The UK government announced new public investment in the railways today – but not to start until at least 2014! The IMF’s revised forecast for UK growth this year is 0.2%, with only 1.4% in 2013. As Stephanie Flanders notes, the IMF seem somewhat schizophrenic about what should be done about this – publishing reports that clearly spell out how UK policy (monetary and fiscal) is too restrictive, but at the same time apparently praising the current government’s stewardship. (Note that the government sets the inflation target for monetary policy, so any move to raise this or replace it with a nominal GDP target has to come from them.)
Chris Dillow looks at how countercyclical public investment has been in the past, and comes to the perhaps surprising conclusion that it has been more countercyclical since 1980 than before.

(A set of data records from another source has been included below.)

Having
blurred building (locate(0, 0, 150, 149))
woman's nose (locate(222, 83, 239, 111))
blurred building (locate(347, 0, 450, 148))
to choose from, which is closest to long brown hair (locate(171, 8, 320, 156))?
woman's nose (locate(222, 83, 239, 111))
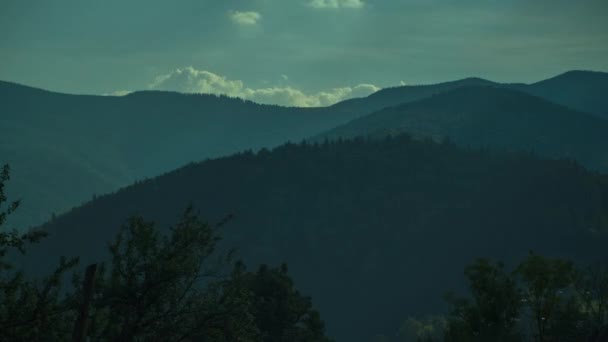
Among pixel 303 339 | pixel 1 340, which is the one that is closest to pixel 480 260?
pixel 303 339

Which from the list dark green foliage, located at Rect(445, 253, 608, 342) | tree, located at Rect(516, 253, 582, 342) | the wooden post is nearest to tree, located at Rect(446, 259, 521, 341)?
dark green foliage, located at Rect(445, 253, 608, 342)

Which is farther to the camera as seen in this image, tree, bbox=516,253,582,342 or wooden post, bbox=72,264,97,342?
tree, bbox=516,253,582,342

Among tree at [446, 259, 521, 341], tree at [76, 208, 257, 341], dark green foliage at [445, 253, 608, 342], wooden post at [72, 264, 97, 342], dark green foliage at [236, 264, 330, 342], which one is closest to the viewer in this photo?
wooden post at [72, 264, 97, 342]

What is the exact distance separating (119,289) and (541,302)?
119 ft

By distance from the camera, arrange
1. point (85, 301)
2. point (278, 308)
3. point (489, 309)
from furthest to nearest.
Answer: point (278, 308) → point (489, 309) → point (85, 301)

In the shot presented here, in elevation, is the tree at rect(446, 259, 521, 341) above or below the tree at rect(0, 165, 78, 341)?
below

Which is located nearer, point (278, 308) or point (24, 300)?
point (24, 300)

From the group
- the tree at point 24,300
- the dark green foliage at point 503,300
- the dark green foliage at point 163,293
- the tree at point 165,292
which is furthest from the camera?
the dark green foliage at point 503,300

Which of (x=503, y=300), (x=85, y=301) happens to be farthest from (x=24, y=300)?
(x=503, y=300)

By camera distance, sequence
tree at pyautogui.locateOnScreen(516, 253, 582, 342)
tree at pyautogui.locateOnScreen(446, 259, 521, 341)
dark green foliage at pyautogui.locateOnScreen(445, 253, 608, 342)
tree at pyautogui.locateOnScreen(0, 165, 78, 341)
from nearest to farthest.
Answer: tree at pyautogui.locateOnScreen(0, 165, 78, 341) < tree at pyautogui.locateOnScreen(446, 259, 521, 341) < dark green foliage at pyautogui.locateOnScreen(445, 253, 608, 342) < tree at pyautogui.locateOnScreen(516, 253, 582, 342)

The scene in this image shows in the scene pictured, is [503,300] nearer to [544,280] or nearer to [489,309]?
[489,309]

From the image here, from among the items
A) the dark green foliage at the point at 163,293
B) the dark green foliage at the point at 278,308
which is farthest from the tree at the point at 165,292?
the dark green foliage at the point at 278,308

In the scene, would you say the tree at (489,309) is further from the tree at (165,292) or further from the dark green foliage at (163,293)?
the tree at (165,292)

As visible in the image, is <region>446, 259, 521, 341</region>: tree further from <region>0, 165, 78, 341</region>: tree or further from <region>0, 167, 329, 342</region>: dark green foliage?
<region>0, 165, 78, 341</region>: tree
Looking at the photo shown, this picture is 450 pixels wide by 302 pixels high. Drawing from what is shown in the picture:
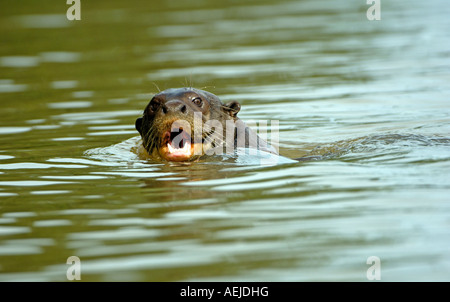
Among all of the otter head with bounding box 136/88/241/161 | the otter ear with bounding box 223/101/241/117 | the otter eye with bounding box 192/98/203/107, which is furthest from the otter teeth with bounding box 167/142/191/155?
the otter ear with bounding box 223/101/241/117

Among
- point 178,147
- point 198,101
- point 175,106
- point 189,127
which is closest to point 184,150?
point 178,147

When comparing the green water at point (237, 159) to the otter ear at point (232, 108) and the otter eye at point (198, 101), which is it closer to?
the otter eye at point (198, 101)

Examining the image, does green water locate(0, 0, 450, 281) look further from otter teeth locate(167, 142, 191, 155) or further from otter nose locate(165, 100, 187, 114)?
otter nose locate(165, 100, 187, 114)

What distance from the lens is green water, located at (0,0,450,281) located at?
16.3ft

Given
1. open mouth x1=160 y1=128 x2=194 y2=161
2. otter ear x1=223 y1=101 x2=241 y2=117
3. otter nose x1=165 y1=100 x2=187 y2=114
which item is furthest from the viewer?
otter ear x1=223 y1=101 x2=241 y2=117

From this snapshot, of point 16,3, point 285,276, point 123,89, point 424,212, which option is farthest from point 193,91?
point 16,3

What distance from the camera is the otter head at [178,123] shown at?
7.33m

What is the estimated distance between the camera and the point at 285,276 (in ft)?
14.9

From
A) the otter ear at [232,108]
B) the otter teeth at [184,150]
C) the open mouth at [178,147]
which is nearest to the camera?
the open mouth at [178,147]

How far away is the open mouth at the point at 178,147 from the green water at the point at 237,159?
0.13 m

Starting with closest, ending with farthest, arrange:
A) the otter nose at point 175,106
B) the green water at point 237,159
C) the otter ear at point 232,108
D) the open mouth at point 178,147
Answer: the green water at point 237,159, the otter nose at point 175,106, the open mouth at point 178,147, the otter ear at point 232,108

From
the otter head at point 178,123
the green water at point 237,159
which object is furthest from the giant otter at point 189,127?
the green water at point 237,159

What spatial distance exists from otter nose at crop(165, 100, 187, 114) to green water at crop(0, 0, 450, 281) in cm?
53

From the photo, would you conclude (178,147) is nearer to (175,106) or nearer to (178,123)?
(178,123)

He therefore describes, with characteristic mischief, current policy is a return to pre-Thatcherism. But his chart stops where the data finishes, so I thought I’d focus on the recent past and add current government plans, as seen by the Office for Budget Responsibility.
We can see how the previous government did the right thing in increasing public investment as a share of GDP as the recession hit. It too was planning to reduce public investment substantially in later years, but to be fair in 2009 you could argue that by 2012 the recession might have been over. But ignore the politics – both the economics and the finance tell you that now is the time to have a high share of public investment in GDP. What history will say, about this and so much else, is that governments gave up on stimulus much too soon. Below is the underlying (cyclically adjusted) primary budget balance for the UK, as calculated by the OECD.

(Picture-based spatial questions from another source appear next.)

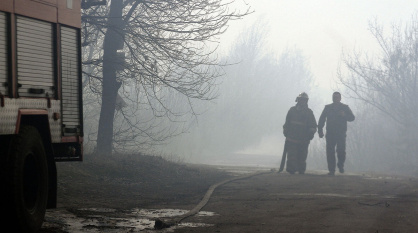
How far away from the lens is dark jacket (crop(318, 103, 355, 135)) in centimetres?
1930

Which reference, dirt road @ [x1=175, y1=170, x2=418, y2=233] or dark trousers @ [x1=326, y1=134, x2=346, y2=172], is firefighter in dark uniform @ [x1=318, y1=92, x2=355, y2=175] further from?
dirt road @ [x1=175, y1=170, x2=418, y2=233]

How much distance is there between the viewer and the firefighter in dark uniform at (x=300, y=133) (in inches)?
762

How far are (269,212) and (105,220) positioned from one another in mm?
2452

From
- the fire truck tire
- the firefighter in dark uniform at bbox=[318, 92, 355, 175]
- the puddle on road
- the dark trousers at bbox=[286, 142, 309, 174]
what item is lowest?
the puddle on road

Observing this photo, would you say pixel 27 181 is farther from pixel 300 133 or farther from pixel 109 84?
pixel 109 84

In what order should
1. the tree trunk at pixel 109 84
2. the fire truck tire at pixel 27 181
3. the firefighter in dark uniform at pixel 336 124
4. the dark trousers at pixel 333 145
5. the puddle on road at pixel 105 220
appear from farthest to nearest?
the tree trunk at pixel 109 84 < the dark trousers at pixel 333 145 < the firefighter in dark uniform at pixel 336 124 < the puddle on road at pixel 105 220 < the fire truck tire at pixel 27 181

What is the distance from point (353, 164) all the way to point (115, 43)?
1616 centimetres

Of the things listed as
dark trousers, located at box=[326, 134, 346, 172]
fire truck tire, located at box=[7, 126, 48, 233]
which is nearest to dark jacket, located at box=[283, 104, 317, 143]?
dark trousers, located at box=[326, 134, 346, 172]

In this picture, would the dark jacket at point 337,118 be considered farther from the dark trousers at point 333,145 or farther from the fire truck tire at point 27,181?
the fire truck tire at point 27,181

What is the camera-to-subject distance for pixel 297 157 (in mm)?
19438

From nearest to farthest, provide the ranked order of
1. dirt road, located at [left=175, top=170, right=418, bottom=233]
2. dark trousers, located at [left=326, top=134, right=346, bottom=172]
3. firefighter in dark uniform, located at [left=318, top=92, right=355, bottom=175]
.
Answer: dirt road, located at [left=175, top=170, right=418, bottom=233]
firefighter in dark uniform, located at [left=318, top=92, right=355, bottom=175]
dark trousers, located at [left=326, top=134, right=346, bottom=172]

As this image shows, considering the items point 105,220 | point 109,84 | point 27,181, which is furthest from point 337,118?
point 27,181

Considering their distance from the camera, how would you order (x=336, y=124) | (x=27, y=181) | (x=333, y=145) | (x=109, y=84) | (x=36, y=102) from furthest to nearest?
(x=109, y=84) < (x=333, y=145) < (x=336, y=124) < (x=36, y=102) < (x=27, y=181)

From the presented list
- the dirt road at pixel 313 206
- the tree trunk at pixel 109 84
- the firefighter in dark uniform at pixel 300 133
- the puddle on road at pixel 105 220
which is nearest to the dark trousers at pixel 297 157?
the firefighter in dark uniform at pixel 300 133
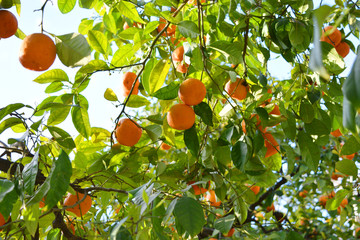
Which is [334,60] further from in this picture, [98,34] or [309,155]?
[98,34]

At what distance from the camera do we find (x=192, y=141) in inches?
50.3

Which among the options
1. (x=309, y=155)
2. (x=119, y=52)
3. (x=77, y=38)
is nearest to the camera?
(x=77, y=38)

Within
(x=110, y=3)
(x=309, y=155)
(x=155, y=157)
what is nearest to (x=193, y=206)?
(x=309, y=155)

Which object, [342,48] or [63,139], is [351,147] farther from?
[63,139]

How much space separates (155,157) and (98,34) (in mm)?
570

UK Underlying Primary Budget Balance, OECD Economic Outlook
Is the best we can now hope for some additional spending in two years time? I refuse to believe that it takes so long to organise any additional public investment. Towns and villages across the country are currently suffering from flooding because of inadequate flood defences, in part according to this report because of flood defence projects that were ready to go but have not received funding. But no, I’m being silly – such public investment would just crowd out the private investment necessary to clean up the mess after the floods.
 The published 2012/3 figure is only 1.2% of GDP, but looking at the small print that seems to be an oddity to do with the Royal Mail’s pension fund. (Don’t ask me to make sense of this.) Trying to adjust for this suggests a figure of 3%, which is what is in the table above.